21.30. Осдорф, Гамбург
Мария сидела на софе, держа в руке пустой бокал и покачивая им как колокольчиком. Из кухни появился Франк Грубер и забрал его у нее.
— Налить еще?
— Налить еще. — Голос Марии был ровным и нерадостным.
— У тебя все нормально?
На кухне Грубер убирал в посудомоечную машину грязную посуду. Несмотря на свои тридцать два года, он выглядел как школьник. Рукава рубашки закатаны до локтей, густые темные волосы прикрывали задумчиво нахмуренные брови.
— Ты уже прилично выпила…
— День был тяжелый. — Мария посмотрела на него и улыбнулась. — Я копалась в прошлом той русской девочки, убитой три месяца назад. — И тут же исправилась: — То есть украинской.

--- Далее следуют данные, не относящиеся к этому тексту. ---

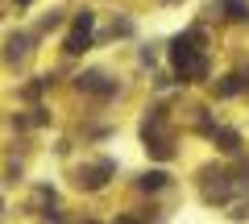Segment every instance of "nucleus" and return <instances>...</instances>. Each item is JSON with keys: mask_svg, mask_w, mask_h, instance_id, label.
<instances>
[{"mask_svg": "<svg viewBox=\"0 0 249 224\" xmlns=\"http://www.w3.org/2000/svg\"><path fill=\"white\" fill-rule=\"evenodd\" d=\"M116 224H142V220H133V216H124V220H116Z\"/></svg>", "mask_w": 249, "mask_h": 224, "instance_id": "9", "label": "nucleus"}, {"mask_svg": "<svg viewBox=\"0 0 249 224\" xmlns=\"http://www.w3.org/2000/svg\"><path fill=\"white\" fill-rule=\"evenodd\" d=\"M79 91H96V96H112V83H108L104 79V75H83V79H79Z\"/></svg>", "mask_w": 249, "mask_h": 224, "instance_id": "3", "label": "nucleus"}, {"mask_svg": "<svg viewBox=\"0 0 249 224\" xmlns=\"http://www.w3.org/2000/svg\"><path fill=\"white\" fill-rule=\"evenodd\" d=\"M170 58H175V71L183 75V79H204L208 75V63H204V54H196L191 37H178V42L170 46Z\"/></svg>", "mask_w": 249, "mask_h": 224, "instance_id": "1", "label": "nucleus"}, {"mask_svg": "<svg viewBox=\"0 0 249 224\" xmlns=\"http://www.w3.org/2000/svg\"><path fill=\"white\" fill-rule=\"evenodd\" d=\"M88 34H91V13H79L75 17V29H71V37H67V50L71 54H79V50H88Z\"/></svg>", "mask_w": 249, "mask_h": 224, "instance_id": "2", "label": "nucleus"}, {"mask_svg": "<svg viewBox=\"0 0 249 224\" xmlns=\"http://www.w3.org/2000/svg\"><path fill=\"white\" fill-rule=\"evenodd\" d=\"M108 171H112L108 162H104V166H96V171H83V174H79V187H91V191L104 187V174H108Z\"/></svg>", "mask_w": 249, "mask_h": 224, "instance_id": "4", "label": "nucleus"}, {"mask_svg": "<svg viewBox=\"0 0 249 224\" xmlns=\"http://www.w3.org/2000/svg\"><path fill=\"white\" fill-rule=\"evenodd\" d=\"M241 87H245V83H241V75H229V79H224V83H220L216 91H220V96H237Z\"/></svg>", "mask_w": 249, "mask_h": 224, "instance_id": "6", "label": "nucleus"}, {"mask_svg": "<svg viewBox=\"0 0 249 224\" xmlns=\"http://www.w3.org/2000/svg\"><path fill=\"white\" fill-rule=\"evenodd\" d=\"M220 4L229 9L232 21H245V17H249V4H245V0H220Z\"/></svg>", "mask_w": 249, "mask_h": 224, "instance_id": "5", "label": "nucleus"}, {"mask_svg": "<svg viewBox=\"0 0 249 224\" xmlns=\"http://www.w3.org/2000/svg\"><path fill=\"white\" fill-rule=\"evenodd\" d=\"M220 150L232 154V150H237V137H232V133H220Z\"/></svg>", "mask_w": 249, "mask_h": 224, "instance_id": "8", "label": "nucleus"}, {"mask_svg": "<svg viewBox=\"0 0 249 224\" xmlns=\"http://www.w3.org/2000/svg\"><path fill=\"white\" fill-rule=\"evenodd\" d=\"M142 187H145V191H158V187H166V174H162V171H150V174L142 179Z\"/></svg>", "mask_w": 249, "mask_h": 224, "instance_id": "7", "label": "nucleus"}, {"mask_svg": "<svg viewBox=\"0 0 249 224\" xmlns=\"http://www.w3.org/2000/svg\"><path fill=\"white\" fill-rule=\"evenodd\" d=\"M21 4H29V0H21Z\"/></svg>", "mask_w": 249, "mask_h": 224, "instance_id": "10", "label": "nucleus"}]
</instances>
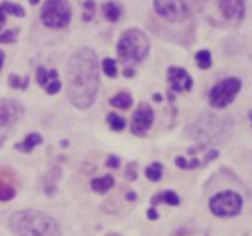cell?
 Wrapping results in <instances>:
<instances>
[{
  "mask_svg": "<svg viewBox=\"0 0 252 236\" xmlns=\"http://www.w3.org/2000/svg\"><path fill=\"white\" fill-rule=\"evenodd\" d=\"M113 185H115V180H113L112 175H105V177L91 180V190L96 193H106Z\"/></svg>",
  "mask_w": 252,
  "mask_h": 236,
  "instance_id": "9a60e30c",
  "label": "cell"
},
{
  "mask_svg": "<svg viewBox=\"0 0 252 236\" xmlns=\"http://www.w3.org/2000/svg\"><path fill=\"white\" fill-rule=\"evenodd\" d=\"M30 2H31V3H33V5H36V3H38V2H40V0H30Z\"/></svg>",
  "mask_w": 252,
  "mask_h": 236,
  "instance_id": "ab89813d",
  "label": "cell"
},
{
  "mask_svg": "<svg viewBox=\"0 0 252 236\" xmlns=\"http://www.w3.org/2000/svg\"><path fill=\"white\" fill-rule=\"evenodd\" d=\"M3 24H5V10L0 7V31H2Z\"/></svg>",
  "mask_w": 252,
  "mask_h": 236,
  "instance_id": "e575fe53",
  "label": "cell"
},
{
  "mask_svg": "<svg viewBox=\"0 0 252 236\" xmlns=\"http://www.w3.org/2000/svg\"><path fill=\"white\" fill-rule=\"evenodd\" d=\"M226 122L228 120L220 118V117H211V115H206L199 120L192 123L187 130L189 137L199 140L201 144L215 142V140H223L221 135H226Z\"/></svg>",
  "mask_w": 252,
  "mask_h": 236,
  "instance_id": "277c9868",
  "label": "cell"
},
{
  "mask_svg": "<svg viewBox=\"0 0 252 236\" xmlns=\"http://www.w3.org/2000/svg\"><path fill=\"white\" fill-rule=\"evenodd\" d=\"M106 166L108 168H113V170H117V168L120 166V157L119 156H108L106 157Z\"/></svg>",
  "mask_w": 252,
  "mask_h": 236,
  "instance_id": "d6a6232c",
  "label": "cell"
},
{
  "mask_svg": "<svg viewBox=\"0 0 252 236\" xmlns=\"http://www.w3.org/2000/svg\"><path fill=\"white\" fill-rule=\"evenodd\" d=\"M168 82L175 93H187L192 89V77L182 67H170L168 69Z\"/></svg>",
  "mask_w": 252,
  "mask_h": 236,
  "instance_id": "7c38bea8",
  "label": "cell"
},
{
  "mask_svg": "<svg viewBox=\"0 0 252 236\" xmlns=\"http://www.w3.org/2000/svg\"><path fill=\"white\" fill-rule=\"evenodd\" d=\"M7 82H9L10 87H14V89H26L28 84H30V76H26L24 79H21L19 76H16V74H10L9 79H7Z\"/></svg>",
  "mask_w": 252,
  "mask_h": 236,
  "instance_id": "603a6c76",
  "label": "cell"
},
{
  "mask_svg": "<svg viewBox=\"0 0 252 236\" xmlns=\"http://www.w3.org/2000/svg\"><path fill=\"white\" fill-rule=\"evenodd\" d=\"M153 122H155V111L150 105L141 103L139 108L134 111L132 115V122H130V132L137 137H144L150 129L153 127Z\"/></svg>",
  "mask_w": 252,
  "mask_h": 236,
  "instance_id": "30bf717a",
  "label": "cell"
},
{
  "mask_svg": "<svg viewBox=\"0 0 252 236\" xmlns=\"http://www.w3.org/2000/svg\"><path fill=\"white\" fill-rule=\"evenodd\" d=\"M110 105L113 108H120V110H129L132 106V96L129 93H119L110 100Z\"/></svg>",
  "mask_w": 252,
  "mask_h": 236,
  "instance_id": "e0dca14e",
  "label": "cell"
},
{
  "mask_svg": "<svg viewBox=\"0 0 252 236\" xmlns=\"http://www.w3.org/2000/svg\"><path fill=\"white\" fill-rule=\"evenodd\" d=\"M146 216H148V219H150V221H158V219H159L158 210H156V207H153V206L150 207V209H148Z\"/></svg>",
  "mask_w": 252,
  "mask_h": 236,
  "instance_id": "836d02e7",
  "label": "cell"
},
{
  "mask_svg": "<svg viewBox=\"0 0 252 236\" xmlns=\"http://www.w3.org/2000/svg\"><path fill=\"white\" fill-rule=\"evenodd\" d=\"M0 7L5 10V14H12V16H16V17H24V9L21 5H17V3L2 2L0 3Z\"/></svg>",
  "mask_w": 252,
  "mask_h": 236,
  "instance_id": "cb8c5ba5",
  "label": "cell"
},
{
  "mask_svg": "<svg viewBox=\"0 0 252 236\" xmlns=\"http://www.w3.org/2000/svg\"><path fill=\"white\" fill-rule=\"evenodd\" d=\"M41 23L50 29H62L70 23L72 9L67 0H47L41 7Z\"/></svg>",
  "mask_w": 252,
  "mask_h": 236,
  "instance_id": "8992f818",
  "label": "cell"
},
{
  "mask_svg": "<svg viewBox=\"0 0 252 236\" xmlns=\"http://www.w3.org/2000/svg\"><path fill=\"white\" fill-rule=\"evenodd\" d=\"M21 115H23V106L17 101L14 100L0 101V146L5 142L12 127L19 122Z\"/></svg>",
  "mask_w": 252,
  "mask_h": 236,
  "instance_id": "9c48e42d",
  "label": "cell"
},
{
  "mask_svg": "<svg viewBox=\"0 0 252 236\" xmlns=\"http://www.w3.org/2000/svg\"><path fill=\"white\" fill-rule=\"evenodd\" d=\"M158 204H166V206H173L179 207L180 206V197L177 192L173 190H163V192L156 193V195L151 197V206L156 207Z\"/></svg>",
  "mask_w": 252,
  "mask_h": 236,
  "instance_id": "4fadbf2b",
  "label": "cell"
},
{
  "mask_svg": "<svg viewBox=\"0 0 252 236\" xmlns=\"http://www.w3.org/2000/svg\"><path fill=\"white\" fill-rule=\"evenodd\" d=\"M36 79H38V84H40L41 87H45L48 82H50V70H47L45 67H38L36 70Z\"/></svg>",
  "mask_w": 252,
  "mask_h": 236,
  "instance_id": "83f0119b",
  "label": "cell"
},
{
  "mask_svg": "<svg viewBox=\"0 0 252 236\" xmlns=\"http://www.w3.org/2000/svg\"><path fill=\"white\" fill-rule=\"evenodd\" d=\"M106 236H122V235H119V233H110V235H106Z\"/></svg>",
  "mask_w": 252,
  "mask_h": 236,
  "instance_id": "60d3db41",
  "label": "cell"
},
{
  "mask_svg": "<svg viewBox=\"0 0 252 236\" xmlns=\"http://www.w3.org/2000/svg\"><path fill=\"white\" fill-rule=\"evenodd\" d=\"M60 168H52L50 171L47 173V177H45V182H43V186H45V192L48 193V195H53L55 193V188H57V182H59L60 178Z\"/></svg>",
  "mask_w": 252,
  "mask_h": 236,
  "instance_id": "2e32d148",
  "label": "cell"
},
{
  "mask_svg": "<svg viewBox=\"0 0 252 236\" xmlns=\"http://www.w3.org/2000/svg\"><path fill=\"white\" fill-rule=\"evenodd\" d=\"M117 53L122 63H139L150 53V40L141 29H127L120 36Z\"/></svg>",
  "mask_w": 252,
  "mask_h": 236,
  "instance_id": "3957f363",
  "label": "cell"
},
{
  "mask_svg": "<svg viewBox=\"0 0 252 236\" xmlns=\"http://www.w3.org/2000/svg\"><path fill=\"white\" fill-rule=\"evenodd\" d=\"M175 166L180 168V170H196V168L204 166V164H202V161H199L197 157L187 159L186 156H177L175 157Z\"/></svg>",
  "mask_w": 252,
  "mask_h": 236,
  "instance_id": "d6986e66",
  "label": "cell"
},
{
  "mask_svg": "<svg viewBox=\"0 0 252 236\" xmlns=\"http://www.w3.org/2000/svg\"><path fill=\"white\" fill-rule=\"evenodd\" d=\"M3 60H5V55H3V52L0 50V72H2V67H3Z\"/></svg>",
  "mask_w": 252,
  "mask_h": 236,
  "instance_id": "74e56055",
  "label": "cell"
},
{
  "mask_svg": "<svg viewBox=\"0 0 252 236\" xmlns=\"http://www.w3.org/2000/svg\"><path fill=\"white\" fill-rule=\"evenodd\" d=\"M100 89L98 57L91 48H79L67 63V96L79 110L93 106Z\"/></svg>",
  "mask_w": 252,
  "mask_h": 236,
  "instance_id": "6da1fadb",
  "label": "cell"
},
{
  "mask_svg": "<svg viewBox=\"0 0 252 236\" xmlns=\"http://www.w3.org/2000/svg\"><path fill=\"white\" fill-rule=\"evenodd\" d=\"M101 69L105 72V76L115 77L117 76V62L113 58H105L101 62Z\"/></svg>",
  "mask_w": 252,
  "mask_h": 236,
  "instance_id": "484cf974",
  "label": "cell"
},
{
  "mask_svg": "<svg viewBox=\"0 0 252 236\" xmlns=\"http://www.w3.org/2000/svg\"><path fill=\"white\" fill-rule=\"evenodd\" d=\"M103 14H105V17L108 21H112V23H117V21L120 19V7L117 5L115 2H105L103 3Z\"/></svg>",
  "mask_w": 252,
  "mask_h": 236,
  "instance_id": "ffe728a7",
  "label": "cell"
},
{
  "mask_svg": "<svg viewBox=\"0 0 252 236\" xmlns=\"http://www.w3.org/2000/svg\"><path fill=\"white\" fill-rule=\"evenodd\" d=\"M153 98H155V101H161V100H163V98L159 96V94H155V96H153Z\"/></svg>",
  "mask_w": 252,
  "mask_h": 236,
  "instance_id": "f35d334b",
  "label": "cell"
},
{
  "mask_svg": "<svg viewBox=\"0 0 252 236\" xmlns=\"http://www.w3.org/2000/svg\"><path fill=\"white\" fill-rule=\"evenodd\" d=\"M218 156H220L218 149H206V157H204V161H202V163H204V166L211 163V161H215Z\"/></svg>",
  "mask_w": 252,
  "mask_h": 236,
  "instance_id": "1f68e13d",
  "label": "cell"
},
{
  "mask_svg": "<svg viewBox=\"0 0 252 236\" xmlns=\"http://www.w3.org/2000/svg\"><path fill=\"white\" fill-rule=\"evenodd\" d=\"M19 34V29H7L0 31V43H12Z\"/></svg>",
  "mask_w": 252,
  "mask_h": 236,
  "instance_id": "f1b7e54d",
  "label": "cell"
},
{
  "mask_svg": "<svg viewBox=\"0 0 252 236\" xmlns=\"http://www.w3.org/2000/svg\"><path fill=\"white\" fill-rule=\"evenodd\" d=\"M94 10H96V5H94L93 0H86L83 5V21H91L94 16Z\"/></svg>",
  "mask_w": 252,
  "mask_h": 236,
  "instance_id": "4316f807",
  "label": "cell"
},
{
  "mask_svg": "<svg viewBox=\"0 0 252 236\" xmlns=\"http://www.w3.org/2000/svg\"><path fill=\"white\" fill-rule=\"evenodd\" d=\"M249 120H251V125H252V110L249 111Z\"/></svg>",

— Но мне казалось, вы кого-то уже взяли за это убийство, — сказал из кухни Грубер и тут же появился с наполненным бокалом. Он поставил вино на столик перед Марией и уселся рядом с ней.
— Ну да… Просто дело в том, что у этой девочки нет имени. В смысле настоящего имени. И я хочу ей его вернуть. Она всего лишь стремилась к новой жизни. Хотела стать кем-то другим в другом месте. И иногда я ее очень даже понимаю. — Мария отпила большой глоток «Бароло». Грубер положил руку на спинку софы и ласково погладил Марию по светлым волосам. Она слабо улыбнулась.
— Я беспокоюсь о тебе, Мария. Ты ходила снова к своему доктору?
Мария пожала плечами:
— Была на этой неделе. Мне жутко не понравилось. И я понятия не имею, есть ли от этого прок. Не знаю, может ли вообще хоть что-то пойти на пользу. Ладно, давай сменим тему… — Она указала на большой антикварный буфет у стенки: — Новый?
Грубер вздохнул, продолжая гладить ее по волосам.
— Да… Я купил его в эти выходные. — По его тону было понятно, что он неохотно меняет тему. — Мне нужно было что-то к этой стене.